Well, currently we're combining with Xanobrutinib in patients who are currently in a PR or a PRL, which is basically all XANU patients. And the idea is to see deepening of responses where we can see patients inching towards a CR and getting to an undetectable MRD status where we can get patients to a treatment-free remission by stopping those drugs. Yeah, and let me add to that as well.
So in these early days, so I'll differentiate a little bit the goal where Achmed was headed from the early days. So just as a reminder, a patient coming into the study, as Dr. Hemdy said, is currently on Xano, and they're in partial remission, meaning their CLL counts, right? They've dropped 50% or more, and then they've plateaued. So they can get their cancer level down by 50%, but no lower than that, or wherever they've plateaued. At that point, we enroll them in the study and add a second pill. We add Emma. So what we really want to see, frankly, is that we can take them from plateauing to decreasing their disease burden. And at that point, from a patient's perspective, of course, any decrease is good. But we want to see the disease trending down. Now, from a regulatory perspective, our goal, of course, we expect to see patients with significant reductions, and we're hoping to see patients that are able to do what they can't do on monotherapy, meaning get all the way down to complete remission or MRD, and maybe even time-limited treatment. But in these early days, what we're really hoping to see is a patient comes in having plateaued on ZANU And if they add a second pill, if they add Imavacertib, we can see them reduce their cancer burden. That's what we're hoping. Does that make sense?
Yes. Thank you very much. Great. And just the last question. Are you speaking of commercial partnership for the AML program?

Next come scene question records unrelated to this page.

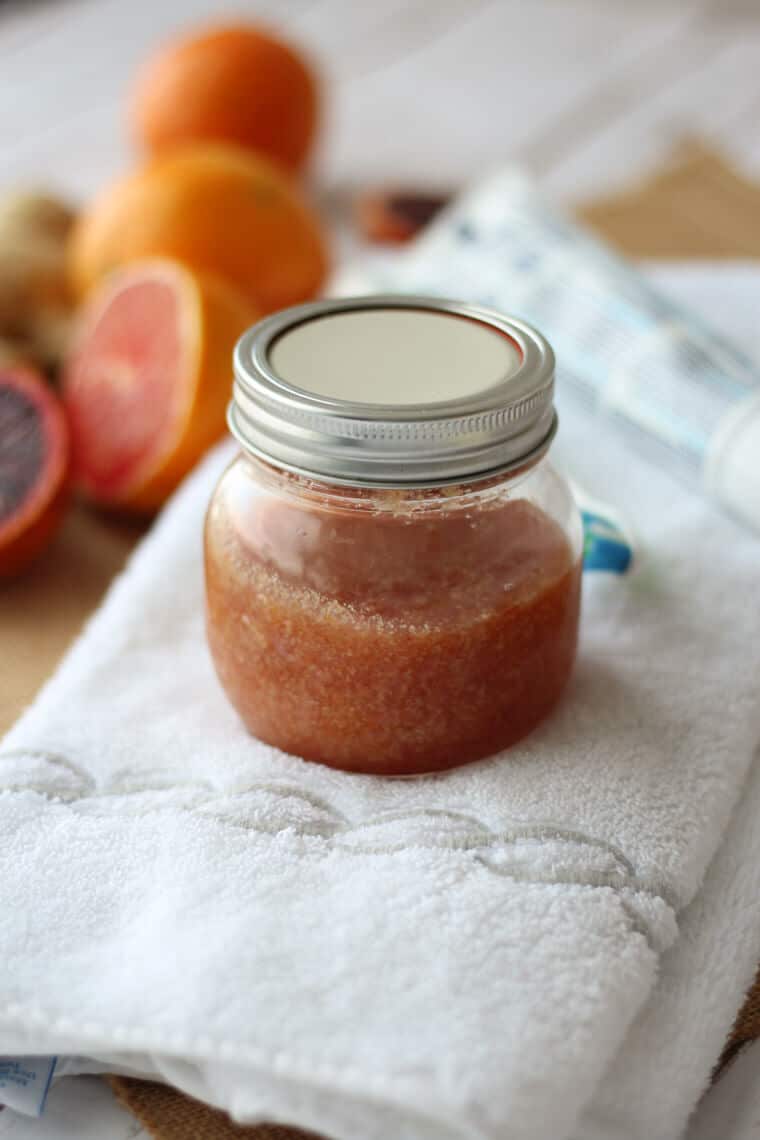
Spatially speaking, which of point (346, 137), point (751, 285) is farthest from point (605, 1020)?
point (346, 137)

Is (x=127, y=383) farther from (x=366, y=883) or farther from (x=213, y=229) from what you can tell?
(x=366, y=883)

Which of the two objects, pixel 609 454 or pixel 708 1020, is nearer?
pixel 708 1020

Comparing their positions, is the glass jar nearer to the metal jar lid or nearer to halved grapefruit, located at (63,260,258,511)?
the metal jar lid

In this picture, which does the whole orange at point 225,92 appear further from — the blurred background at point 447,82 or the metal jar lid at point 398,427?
the metal jar lid at point 398,427

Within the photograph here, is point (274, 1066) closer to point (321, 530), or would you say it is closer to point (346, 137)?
point (321, 530)

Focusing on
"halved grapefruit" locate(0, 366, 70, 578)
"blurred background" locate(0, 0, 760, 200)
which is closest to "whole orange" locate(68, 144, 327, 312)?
"halved grapefruit" locate(0, 366, 70, 578)
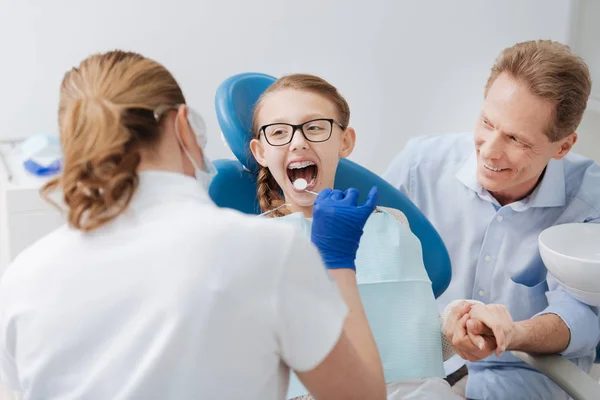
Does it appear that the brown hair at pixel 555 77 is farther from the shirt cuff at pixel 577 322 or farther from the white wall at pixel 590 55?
the white wall at pixel 590 55

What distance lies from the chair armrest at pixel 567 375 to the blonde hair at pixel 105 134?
1026 millimetres

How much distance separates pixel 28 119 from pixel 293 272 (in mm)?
1768

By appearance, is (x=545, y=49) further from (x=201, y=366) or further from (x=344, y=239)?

No, not yet. I would say at this point in time, we have addressed the financing of the company with the January financing. And we appreciate that that gave us the ability to not just continue executing against PCNSL, but add the PCNSL program. And right now we're focused on generating data in those indications. And of course, what we'd love to be able to do with additional resources is add AML into that same mix and take the next step, because the next step in AML would be a registrational study. At some point in time, Could a partnership make sense? Absolutely. We have discussions just as every biotech company does. But right now, our goal is to use the resources from the financing that we've gained to continue to push forward both on the registrational study and on the new study in CLL, and hopefully be able to continue this success with data that we've seen so far.
Thank you very much.
Thank you very much. Appreciate the call.
There are no further questions at this time. I will now turn the call over to Jim Gensler for closing remarks. Please continue.
Thank you, operator. And thank you, everyone, for joining today's call. And as always, thank you to the patients and families participating in our clinical trials, to our team at Curus for their hard work and commitment, and to our partners at Origen, the NCI, and the academic community their ongoing collaboration and support. We look forward to updating you again soon. Operator?
Ladies and gentlemen, this concludes today's conference call. Thank you for your participation. You may now disconnect.